Поняв, что Толстой, действительно прав, стал я спешно переделывать свои диалоги и ставить везде «проговорил он» или «сказала она». Но какая это работа! Ведь в русском языке очень немного подходящих для данной цели глаголов: сказал, проговорил, произнес, спросил, ответил, заметил, прибавил, согласился… Есть еще – «молвил» или «изрек». Но никто сейчас не употребляет этих архаических слов.

И, наконец, – образы или метафоры. В прежние времена писателю легко сходили с рук такие выражения, как «мраморные плечи», «жгучие взгляды», «коралловые губки», «лицо – кровь с молоком». А теперь за такие вещи авторов презирают. Для плеч и губ нужен другой материал. Сравнения должны быть новые, незаезженные, которых никто не употреблял до сих пор. Но хорошо требовать. А как найти?

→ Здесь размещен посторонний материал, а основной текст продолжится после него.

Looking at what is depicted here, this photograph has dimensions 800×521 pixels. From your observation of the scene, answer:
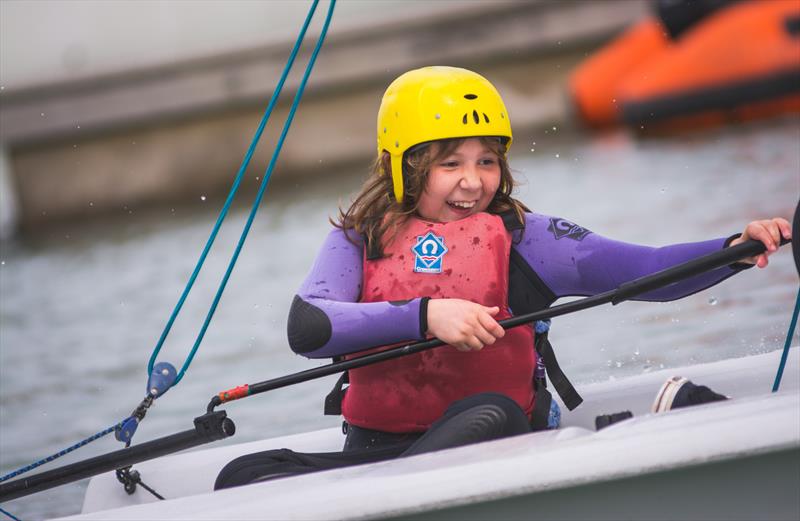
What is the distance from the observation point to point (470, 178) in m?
2.16

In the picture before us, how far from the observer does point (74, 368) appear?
212 inches

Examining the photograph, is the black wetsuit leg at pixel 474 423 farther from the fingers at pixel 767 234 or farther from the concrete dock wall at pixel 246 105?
the concrete dock wall at pixel 246 105

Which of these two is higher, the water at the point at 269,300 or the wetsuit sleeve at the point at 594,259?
the water at the point at 269,300

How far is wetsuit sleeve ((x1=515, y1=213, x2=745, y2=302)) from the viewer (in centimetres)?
216

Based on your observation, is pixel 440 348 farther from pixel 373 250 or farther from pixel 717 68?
pixel 717 68

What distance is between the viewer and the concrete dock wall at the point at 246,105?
40.3ft

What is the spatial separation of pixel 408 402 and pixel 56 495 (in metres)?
1.40

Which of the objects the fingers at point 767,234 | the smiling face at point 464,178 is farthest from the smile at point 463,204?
the fingers at point 767,234

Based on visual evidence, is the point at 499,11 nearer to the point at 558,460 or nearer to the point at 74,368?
the point at 74,368

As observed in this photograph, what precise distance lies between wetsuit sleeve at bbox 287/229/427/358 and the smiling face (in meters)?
0.21

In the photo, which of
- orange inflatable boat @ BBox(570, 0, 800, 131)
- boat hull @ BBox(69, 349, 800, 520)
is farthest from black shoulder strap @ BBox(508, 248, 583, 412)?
orange inflatable boat @ BBox(570, 0, 800, 131)

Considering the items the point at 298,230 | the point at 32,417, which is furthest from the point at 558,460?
the point at 298,230

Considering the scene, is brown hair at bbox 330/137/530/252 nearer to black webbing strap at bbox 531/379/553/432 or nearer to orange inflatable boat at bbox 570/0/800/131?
black webbing strap at bbox 531/379/553/432

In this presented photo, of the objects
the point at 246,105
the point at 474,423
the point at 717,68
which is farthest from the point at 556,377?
the point at 246,105
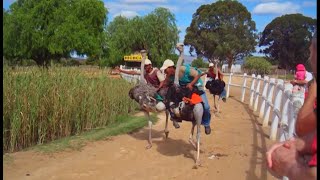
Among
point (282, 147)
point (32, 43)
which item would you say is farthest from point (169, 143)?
point (32, 43)

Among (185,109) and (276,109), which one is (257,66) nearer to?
(276,109)

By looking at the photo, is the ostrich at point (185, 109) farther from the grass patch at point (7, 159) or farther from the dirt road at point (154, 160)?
the grass patch at point (7, 159)

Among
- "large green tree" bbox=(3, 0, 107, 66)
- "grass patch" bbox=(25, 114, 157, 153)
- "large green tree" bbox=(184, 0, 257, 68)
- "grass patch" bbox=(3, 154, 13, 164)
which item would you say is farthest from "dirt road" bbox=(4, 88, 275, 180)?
"large green tree" bbox=(184, 0, 257, 68)

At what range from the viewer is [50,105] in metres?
9.43

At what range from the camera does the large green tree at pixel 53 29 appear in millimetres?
35562

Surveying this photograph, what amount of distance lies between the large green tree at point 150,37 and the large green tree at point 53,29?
9.89m

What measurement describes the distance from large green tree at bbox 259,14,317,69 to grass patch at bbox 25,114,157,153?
49.1 meters

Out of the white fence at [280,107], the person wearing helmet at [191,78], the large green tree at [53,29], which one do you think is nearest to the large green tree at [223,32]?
the large green tree at [53,29]

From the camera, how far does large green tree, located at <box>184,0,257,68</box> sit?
6244 cm

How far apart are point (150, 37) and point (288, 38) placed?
23086mm

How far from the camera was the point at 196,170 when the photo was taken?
6957 mm

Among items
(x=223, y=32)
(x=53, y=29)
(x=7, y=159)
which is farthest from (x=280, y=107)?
(x=223, y=32)

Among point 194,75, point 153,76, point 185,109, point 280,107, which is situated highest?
point 194,75

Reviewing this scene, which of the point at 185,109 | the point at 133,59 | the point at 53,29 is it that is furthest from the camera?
the point at 133,59
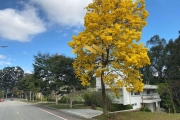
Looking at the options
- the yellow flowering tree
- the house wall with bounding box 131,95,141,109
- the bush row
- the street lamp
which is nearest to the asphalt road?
the yellow flowering tree

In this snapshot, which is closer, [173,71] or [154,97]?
[173,71]

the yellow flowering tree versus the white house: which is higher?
the yellow flowering tree

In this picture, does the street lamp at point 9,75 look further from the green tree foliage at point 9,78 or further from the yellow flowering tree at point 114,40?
the yellow flowering tree at point 114,40

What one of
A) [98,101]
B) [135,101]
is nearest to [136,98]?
[135,101]

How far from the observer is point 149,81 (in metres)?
57.5

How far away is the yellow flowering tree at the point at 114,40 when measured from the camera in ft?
46.6

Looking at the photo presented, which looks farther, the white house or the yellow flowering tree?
the white house

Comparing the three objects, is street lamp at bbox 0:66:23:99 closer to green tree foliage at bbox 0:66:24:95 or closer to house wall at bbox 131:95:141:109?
green tree foliage at bbox 0:66:24:95

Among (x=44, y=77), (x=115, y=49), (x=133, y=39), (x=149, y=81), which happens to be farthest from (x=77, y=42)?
(x=149, y=81)

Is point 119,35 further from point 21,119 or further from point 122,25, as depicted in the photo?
point 21,119

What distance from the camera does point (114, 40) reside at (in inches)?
571

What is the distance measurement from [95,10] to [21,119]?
33.5ft

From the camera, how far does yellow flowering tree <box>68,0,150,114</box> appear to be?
14211mm

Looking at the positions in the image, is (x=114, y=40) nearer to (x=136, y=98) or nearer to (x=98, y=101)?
(x=98, y=101)
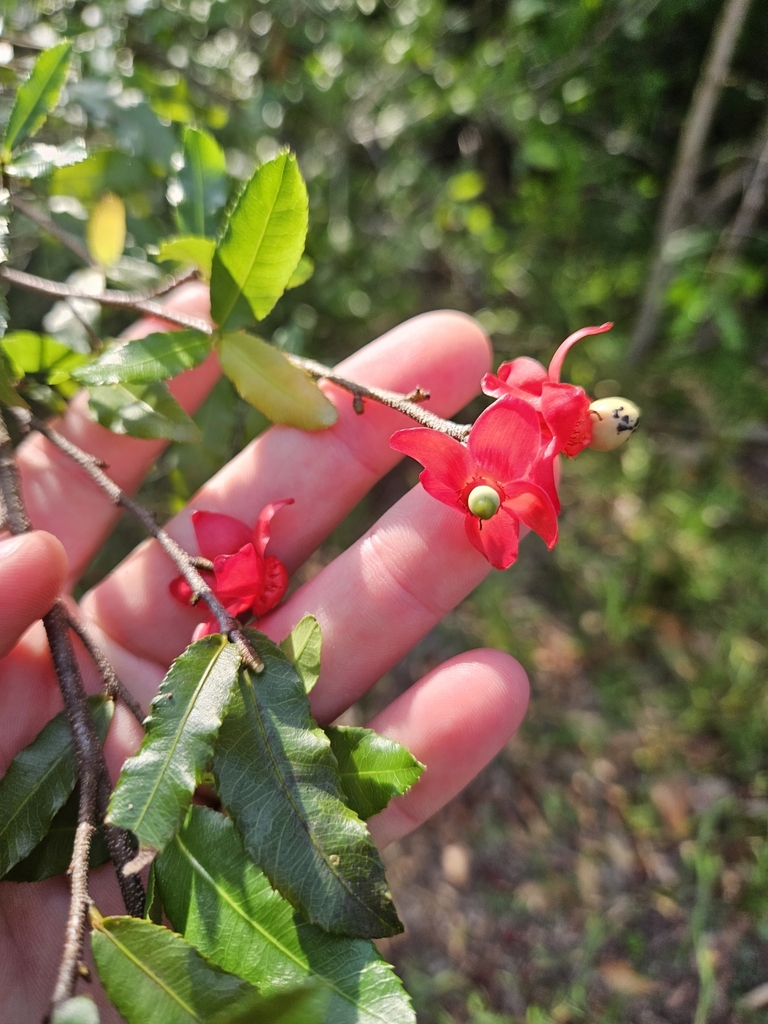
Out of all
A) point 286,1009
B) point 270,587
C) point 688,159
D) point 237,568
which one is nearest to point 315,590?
point 270,587

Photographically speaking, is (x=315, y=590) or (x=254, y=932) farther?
(x=315, y=590)

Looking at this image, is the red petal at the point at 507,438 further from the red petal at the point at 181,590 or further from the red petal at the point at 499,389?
the red petal at the point at 181,590

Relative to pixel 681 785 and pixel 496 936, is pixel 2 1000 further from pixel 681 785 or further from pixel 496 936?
pixel 681 785

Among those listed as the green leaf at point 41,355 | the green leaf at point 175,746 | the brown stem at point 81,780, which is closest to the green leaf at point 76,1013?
the brown stem at point 81,780

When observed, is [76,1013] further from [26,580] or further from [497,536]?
[497,536]

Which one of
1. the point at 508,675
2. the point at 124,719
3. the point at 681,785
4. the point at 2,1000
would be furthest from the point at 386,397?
the point at 681,785
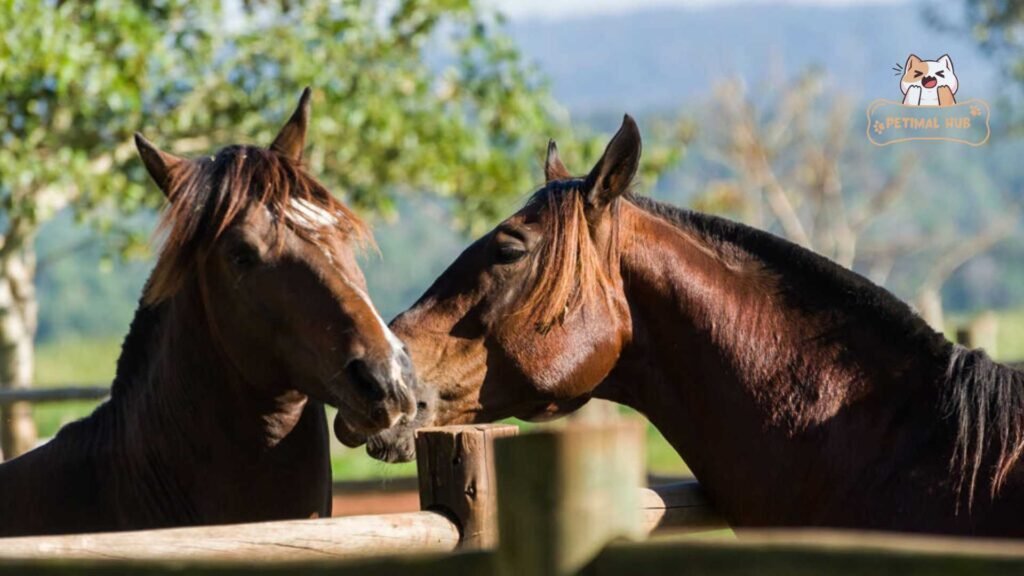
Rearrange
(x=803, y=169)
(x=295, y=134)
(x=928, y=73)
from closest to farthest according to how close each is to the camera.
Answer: (x=295, y=134) < (x=928, y=73) < (x=803, y=169)

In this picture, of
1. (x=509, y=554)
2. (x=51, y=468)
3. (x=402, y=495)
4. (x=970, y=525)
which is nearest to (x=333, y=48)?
(x=402, y=495)

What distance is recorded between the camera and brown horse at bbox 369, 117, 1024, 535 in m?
3.51

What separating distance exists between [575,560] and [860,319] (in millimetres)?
1996

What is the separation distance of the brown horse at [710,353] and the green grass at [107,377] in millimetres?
8083

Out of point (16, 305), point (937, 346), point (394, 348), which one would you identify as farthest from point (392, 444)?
point (16, 305)

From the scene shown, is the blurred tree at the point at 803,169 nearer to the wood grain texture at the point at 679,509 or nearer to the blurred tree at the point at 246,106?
the blurred tree at the point at 246,106

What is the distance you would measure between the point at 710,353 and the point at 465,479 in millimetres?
824

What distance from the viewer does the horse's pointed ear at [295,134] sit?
406 centimetres

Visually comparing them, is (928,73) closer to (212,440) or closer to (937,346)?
(937,346)

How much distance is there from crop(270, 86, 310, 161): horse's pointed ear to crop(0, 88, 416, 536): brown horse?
0.61ft

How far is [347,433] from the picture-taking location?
3.63 meters

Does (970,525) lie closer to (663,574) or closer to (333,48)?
(663,574)

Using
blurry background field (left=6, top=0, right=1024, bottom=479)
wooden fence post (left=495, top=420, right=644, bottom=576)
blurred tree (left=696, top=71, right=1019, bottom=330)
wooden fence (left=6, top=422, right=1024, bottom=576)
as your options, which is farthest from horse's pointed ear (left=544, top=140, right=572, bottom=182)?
blurred tree (left=696, top=71, right=1019, bottom=330)

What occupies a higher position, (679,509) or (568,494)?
(568,494)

Целый год сидел я над романом и провел это время точно в забытьи. Чтобы показать окружающим, что Аполлон призвал меня к священной жертве, придал я своей внешности соответственный вид. Не стригся ежиком, как раньше, а запустил длинные волосы и зачесывал их назад. И лицу придавал выражение загадочной томности, необходимой для непрерывного общения с музой.

Впрочем, я и на самом деле тогда значительно побледнел и похудел.

– Что с вами? – участливо спрашивали меня знакомые. – Не катар ли желудка?